Record extracts:
· · · · · · ·

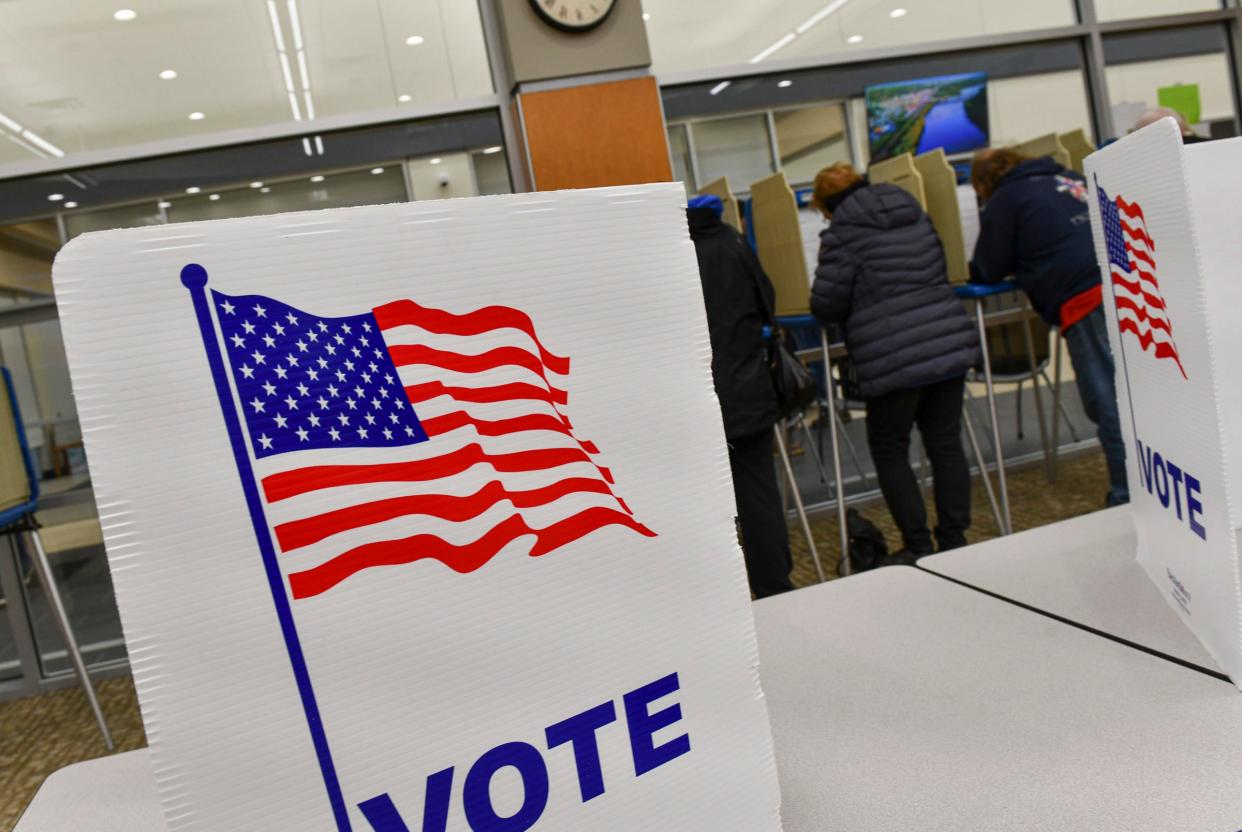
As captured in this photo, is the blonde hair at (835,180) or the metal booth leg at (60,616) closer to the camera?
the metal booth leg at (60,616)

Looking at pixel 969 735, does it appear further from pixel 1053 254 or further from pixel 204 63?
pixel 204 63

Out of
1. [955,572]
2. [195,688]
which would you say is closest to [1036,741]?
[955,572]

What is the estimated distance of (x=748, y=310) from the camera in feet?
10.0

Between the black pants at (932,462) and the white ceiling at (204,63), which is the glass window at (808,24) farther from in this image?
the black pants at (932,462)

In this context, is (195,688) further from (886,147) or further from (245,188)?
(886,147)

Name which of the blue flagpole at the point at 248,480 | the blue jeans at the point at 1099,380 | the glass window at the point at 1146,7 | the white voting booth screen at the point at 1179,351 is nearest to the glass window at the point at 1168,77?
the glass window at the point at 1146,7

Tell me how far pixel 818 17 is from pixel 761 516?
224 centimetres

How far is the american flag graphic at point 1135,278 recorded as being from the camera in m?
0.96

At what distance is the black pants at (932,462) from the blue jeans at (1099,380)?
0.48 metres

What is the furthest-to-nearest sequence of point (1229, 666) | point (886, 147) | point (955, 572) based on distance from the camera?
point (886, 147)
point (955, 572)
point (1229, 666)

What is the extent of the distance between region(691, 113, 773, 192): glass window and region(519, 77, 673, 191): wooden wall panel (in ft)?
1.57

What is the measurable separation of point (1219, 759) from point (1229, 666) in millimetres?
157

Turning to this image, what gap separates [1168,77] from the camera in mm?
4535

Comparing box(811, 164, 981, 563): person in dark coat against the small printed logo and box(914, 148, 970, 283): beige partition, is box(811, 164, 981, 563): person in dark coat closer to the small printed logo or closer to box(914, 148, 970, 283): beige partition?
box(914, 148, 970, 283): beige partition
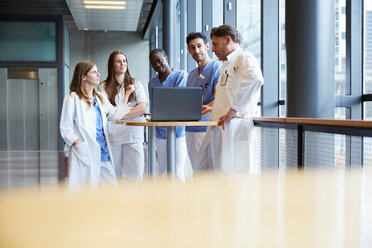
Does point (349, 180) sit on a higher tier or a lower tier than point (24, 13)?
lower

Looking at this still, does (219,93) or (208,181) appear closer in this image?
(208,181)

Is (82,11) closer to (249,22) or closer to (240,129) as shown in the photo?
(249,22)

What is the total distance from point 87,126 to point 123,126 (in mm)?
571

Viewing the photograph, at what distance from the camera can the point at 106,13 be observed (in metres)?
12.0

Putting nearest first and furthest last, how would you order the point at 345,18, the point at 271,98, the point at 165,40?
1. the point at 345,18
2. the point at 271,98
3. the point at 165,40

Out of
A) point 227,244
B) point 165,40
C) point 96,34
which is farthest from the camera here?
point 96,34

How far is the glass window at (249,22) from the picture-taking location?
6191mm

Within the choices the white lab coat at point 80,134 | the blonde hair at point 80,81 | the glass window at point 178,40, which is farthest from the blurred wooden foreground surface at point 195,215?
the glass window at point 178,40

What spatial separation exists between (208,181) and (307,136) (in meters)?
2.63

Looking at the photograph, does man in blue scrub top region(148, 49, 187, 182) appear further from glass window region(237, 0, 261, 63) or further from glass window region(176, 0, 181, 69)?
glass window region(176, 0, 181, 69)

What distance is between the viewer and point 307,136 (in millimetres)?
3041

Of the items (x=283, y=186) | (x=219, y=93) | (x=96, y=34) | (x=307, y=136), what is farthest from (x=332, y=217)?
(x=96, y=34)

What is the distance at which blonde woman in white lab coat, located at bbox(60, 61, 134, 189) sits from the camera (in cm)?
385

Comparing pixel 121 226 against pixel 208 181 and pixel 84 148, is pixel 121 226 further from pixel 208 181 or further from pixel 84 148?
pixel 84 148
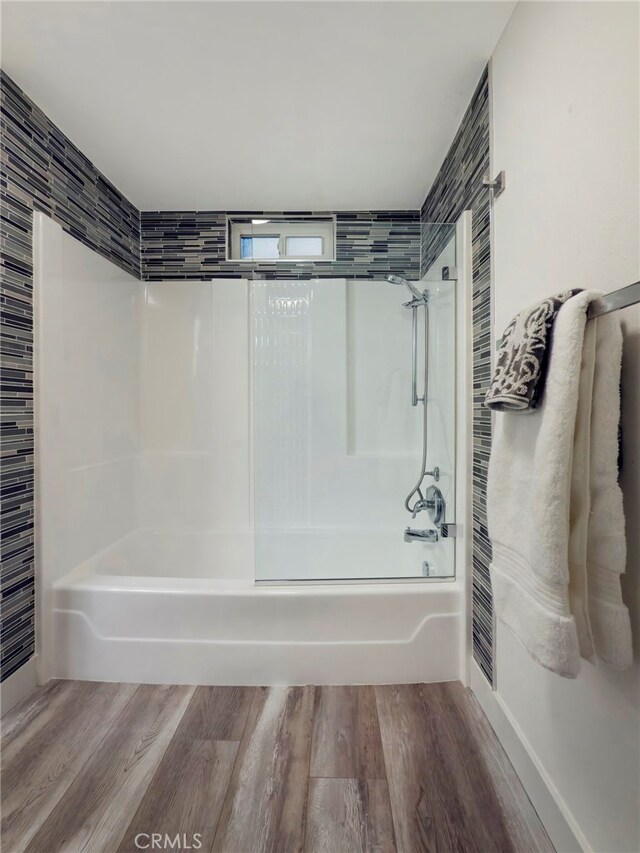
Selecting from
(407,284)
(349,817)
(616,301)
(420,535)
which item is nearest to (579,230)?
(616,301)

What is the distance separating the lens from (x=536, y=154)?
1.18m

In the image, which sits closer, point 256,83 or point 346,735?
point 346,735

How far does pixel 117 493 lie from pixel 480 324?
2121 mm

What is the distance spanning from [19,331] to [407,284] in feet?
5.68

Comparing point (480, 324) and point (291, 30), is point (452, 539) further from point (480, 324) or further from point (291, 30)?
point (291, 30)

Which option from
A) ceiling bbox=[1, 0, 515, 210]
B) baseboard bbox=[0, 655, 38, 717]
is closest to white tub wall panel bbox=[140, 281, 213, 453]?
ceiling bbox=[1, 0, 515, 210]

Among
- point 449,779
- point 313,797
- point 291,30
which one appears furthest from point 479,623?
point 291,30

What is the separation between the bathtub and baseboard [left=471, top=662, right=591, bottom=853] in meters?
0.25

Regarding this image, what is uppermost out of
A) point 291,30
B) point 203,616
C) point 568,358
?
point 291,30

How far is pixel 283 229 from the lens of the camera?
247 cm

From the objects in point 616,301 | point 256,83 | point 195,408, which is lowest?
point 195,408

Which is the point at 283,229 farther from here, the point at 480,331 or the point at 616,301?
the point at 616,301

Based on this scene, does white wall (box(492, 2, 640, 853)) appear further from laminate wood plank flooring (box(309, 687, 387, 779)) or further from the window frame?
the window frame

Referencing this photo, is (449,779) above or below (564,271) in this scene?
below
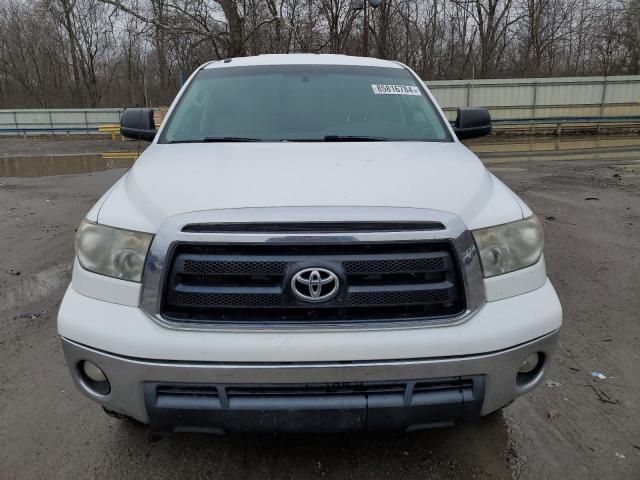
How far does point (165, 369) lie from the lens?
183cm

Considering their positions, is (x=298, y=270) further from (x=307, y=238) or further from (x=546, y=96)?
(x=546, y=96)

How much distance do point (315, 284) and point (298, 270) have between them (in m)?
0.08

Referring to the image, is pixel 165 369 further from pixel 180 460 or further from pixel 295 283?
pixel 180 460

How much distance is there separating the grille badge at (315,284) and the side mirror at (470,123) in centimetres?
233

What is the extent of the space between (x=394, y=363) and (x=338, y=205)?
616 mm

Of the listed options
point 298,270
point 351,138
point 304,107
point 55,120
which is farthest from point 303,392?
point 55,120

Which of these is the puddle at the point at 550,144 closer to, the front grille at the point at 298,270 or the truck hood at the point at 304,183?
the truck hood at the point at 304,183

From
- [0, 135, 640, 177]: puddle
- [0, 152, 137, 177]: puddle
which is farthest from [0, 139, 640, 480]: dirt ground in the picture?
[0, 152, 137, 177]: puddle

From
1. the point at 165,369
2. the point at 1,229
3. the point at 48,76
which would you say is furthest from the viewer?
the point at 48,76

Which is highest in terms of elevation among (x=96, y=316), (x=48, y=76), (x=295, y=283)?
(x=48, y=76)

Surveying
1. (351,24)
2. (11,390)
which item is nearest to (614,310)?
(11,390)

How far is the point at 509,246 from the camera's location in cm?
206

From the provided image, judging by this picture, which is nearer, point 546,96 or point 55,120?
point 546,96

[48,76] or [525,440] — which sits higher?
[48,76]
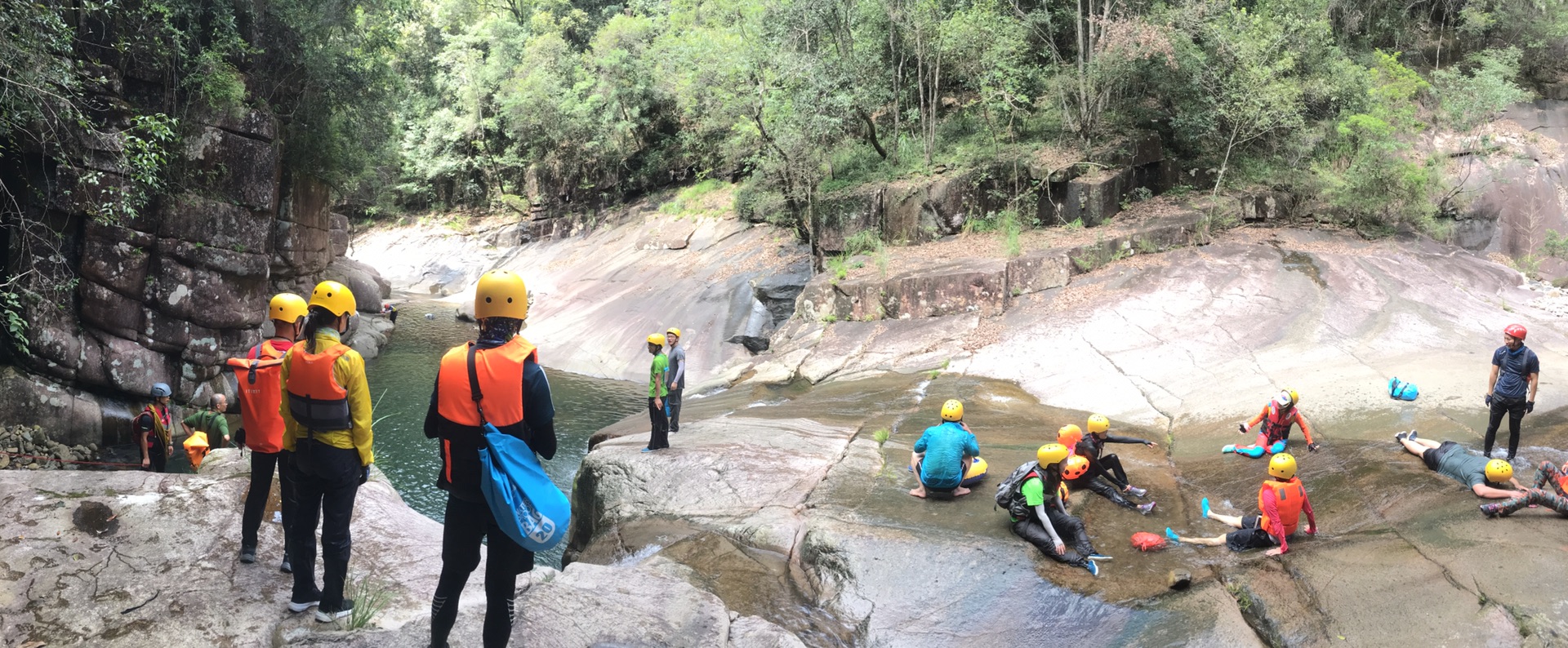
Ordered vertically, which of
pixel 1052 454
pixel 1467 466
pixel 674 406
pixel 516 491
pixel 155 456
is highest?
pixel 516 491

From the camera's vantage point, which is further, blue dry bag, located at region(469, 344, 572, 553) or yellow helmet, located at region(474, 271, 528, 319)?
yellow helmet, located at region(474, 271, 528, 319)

· · · · · · ·

Request: Exclude the pictures and transcribe all of the entries exactly.

Result of the task:
As captured in this photo, is the blonde hair at (835,180) or the metal booth leg at (60,616) closer to the camera?
the metal booth leg at (60,616)

Looking at pixel 969 735, does it appear further from pixel 1053 254 or further from pixel 204 63?
pixel 204 63

Out of
1. [955,572]
2. [195,688]
which would you say is closest to [1036,741]?
[955,572]

What is the estimated distance of (x=748, y=310) from the camera in feet?
10.0

Between the black pants at (932,462) and the white ceiling at (204,63), which is the glass window at (808,24) farther from in this image?
the black pants at (932,462)

In this context, is (195,688) further from (886,147) or further from (245,188)?
(886,147)

Name which of the blue flagpole at the point at 248,480 | the blue jeans at the point at 1099,380 | the glass window at the point at 1146,7 | the white voting booth screen at the point at 1179,351 is nearest to the glass window at the point at 1168,77?
the glass window at the point at 1146,7

Tell me how far pixel 818 17 is from pixel 761 516?
224 centimetres

How far is the american flag graphic at point 1135,278 recorded as being from the camera in m?
0.96

At what distance is the black pants at (932,462) from the blue jeans at (1099,380)?
0.48 metres

What is the furthest-to-nearest sequence of point (1229, 666) | point (886, 147) | point (955, 572) based on distance from the camera?
point (886, 147)
point (955, 572)
point (1229, 666)

What is the extent of the distance between region(691, 113, 773, 192): glass window and region(519, 77, 673, 191): wooden wall panel (in ft)?
1.57

What is the measurable separation of point (1219, 759) from point (1229, 666) in millimetres?
157

Turning to this image, what gap separates [1168,77] from the camera in mm?
4535

Comparing box(811, 164, 981, 563): person in dark coat against the small printed logo and box(914, 148, 970, 283): beige partition, is box(811, 164, 981, 563): person in dark coat closer to the small printed logo or closer to box(914, 148, 970, 283): beige partition?
box(914, 148, 970, 283): beige partition
Does point (349, 180) sit on a higher tier or a lower tier than point (24, 13)?
lower

Looking at this still, does (219,93) or (208,181) appear closer in this image?
(208,181)

Is (82,11) closer to (249,22) or closer to (240,129) as shown in the photo?
(249,22)

What is the total distance from point 87,126 to point 123,126 (in mm)?
571

Viewing the photograph, at what distance from the camera can the point at 106,13 be observed (in metres)?
12.0

Putting nearest first and furthest last, how would you order the point at 345,18, the point at 271,98, the point at 165,40?
1. the point at 345,18
2. the point at 271,98
3. the point at 165,40

Out of
A) point 227,244
B) point 165,40
C) point 96,34
which is farthest from the camera here?
point 96,34

How far is the glass window at (249,22) from the picture-taking location?
6191mm

Within the choices the white lab coat at point 80,134 | the blonde hair at point 80,81 | the glass window at point 178,40, which is farthest from the blurred wooden foreground surface at point 195,215?
the glass window at point 178,40

What spatial separation exists between (208,181) and (307,136) (in meters)?
2.63

Looking at the photograph, does man in blue scrub top region(148, 49, 187, 182) appear further from glass window region(237, 0, 261, 63) or further from glass window region(176, 0, 181, 69)?
glass window region(176, 0, 181, 69)

What distance is between the viewer and point 307,136 (in millimetres)?
3041

Of the items (x=283, y=186) | (x=219, y=93) | (x=96, y=34) | (x=307, y=136), what is farthest from (x=332, y=217)?
(x=96, y=34)

What is the distance at which blonde woman in white lab coat, located at bbox(60, 61, 134, 189) sits from the camera (in cm)?
385

Comparing pixel 121 226 against pixel 208 181 and pixel 84 148, is pixel 121 226 further from pixel 208 181 or further from pixel 84 148?
pixel 84 148
Selecting from
(407,284)
(349,817)
(616,301)
(420,535)
which item is nearest to (579,230)?
(616,301)

What is the distance separating the lens from (x=536, y=154)?
1.18m

In the image, which sits closer, point 256,83 or point 346,735?
point 346,735

How far does pixel 117 493 lie from pixel 480 324?
2121 mm

What is the distance spanning from [19,331] to [407,284] in feet?
5.68

Comparing point (480, 324) and point (291, 30), is point (452, 539) further from point (480, 324) or further from point (291, 30)?
point (291, 30)

Which option from
A) ceiling bbox=[1, 0, 515, 210]
B) baseboard bbox=[0, 655, 38, 717]
is closest to white tub wall panel bbox=[140, 281, 213, 453]?
ceiling bbox=[1, 0, 515, 210]

Among
- point 449,779
- point 313,797
- point 291,30
which one appears furthest from point 479,623?
point 291,30

What is the separation between the bathtub and baseboard [left=471, top=662, right=591, bottom=853] in meters?
0.25

Regarding this image, what is uppermost out of
A) point 291,30
B) point 203,616
C) point 568,358
?
point 291,30

How far is pixel 283 229 from the lens of the camera?
247 cm

From the objects in point 616,301 | point 256,83 | point 195,408, which is lowest?
point 195,408

Which is the point at 283,229 farther from here, the point at 480,331 or the point at 616,301?
the point at 616,301

Based on this scene, does white wall (box(492, 2, 640, 853)) appear further from laminate wood plank flooring (box(309, 687, 387, 779)) or further from the window frame?
the window frame

Referencing this photo, is (449,779) above or below (564,271) in this scene?
below
How far does point (165, 369) lie from the lens?
183cm

Considering their positions, is (x=298, y=270) further from (x=307, y=238) or further from (x=546, y=96)?
(x=546, y=96)

How much distance do point (315, 284) and point (298, 270) have between them (in m)?
0.08

Referring to the image, is pixel 165 369 further from pixel 180 460 or further from pixel 295 283?
pixel 180 460

How much distance is there separating the grille badge at (315,284) and the side mirror at (470,123) in centimetres?
233

What is the extent of the space between (x=394, y=363) and (x=338, y=205)?
616 mm

Of the listed options
point 298,270
point 351,138
point 304,107
point 55,120
which is farthest from point 303,392?
point 55,120

Which of these is the puddle at the point at 550,144 closer to, the front grille at the point at 298,270 or the truck hood at the point at 304,183?
the truck hood at the point at 304,183

From
- [0, 135, 640, 177]: puddle
- [0, 152, 137, 177]: puddle
which is farthest from [0, 139, 640, 480]: dirt ground in the picture?
[0, 152, 137, 177]: puddle

From
1. the point at 165,369
2. the point at 1,229
3. the point at 48,76
which would you say is furthest from the viewer?
the point at 48,76

Which is highest in terms of elevation among (x=96, y=316), (x=48, y=76), (x=295, y=283)?
(x=48, y=76)

Surveying
1. (351,24)
2. (11,390)
which item is nearest to (614,310)?
(11,390)

How far is the point at 509,246 from the camera's location in cm?
206

From the provided image, judging by this picture, which is nearer, point 546,96 or point 55,120?
point 546,96

[48,76] or [525,440] — which sits higher?
[48,76]
Ordered vertically, which of
pixel 1052 454
pixel 1467 466
pixel 674 406
pixel 516 491
pixel 155 456
is highest?
pixel 516 491

From the camera's vantage point, which is further, blue dry bag, located at region(469, 344, 572, 553) or yellow helmet, located at region(474, 271, 528, 319)?
yellow helmet, located at region(474, 271, 528, 319)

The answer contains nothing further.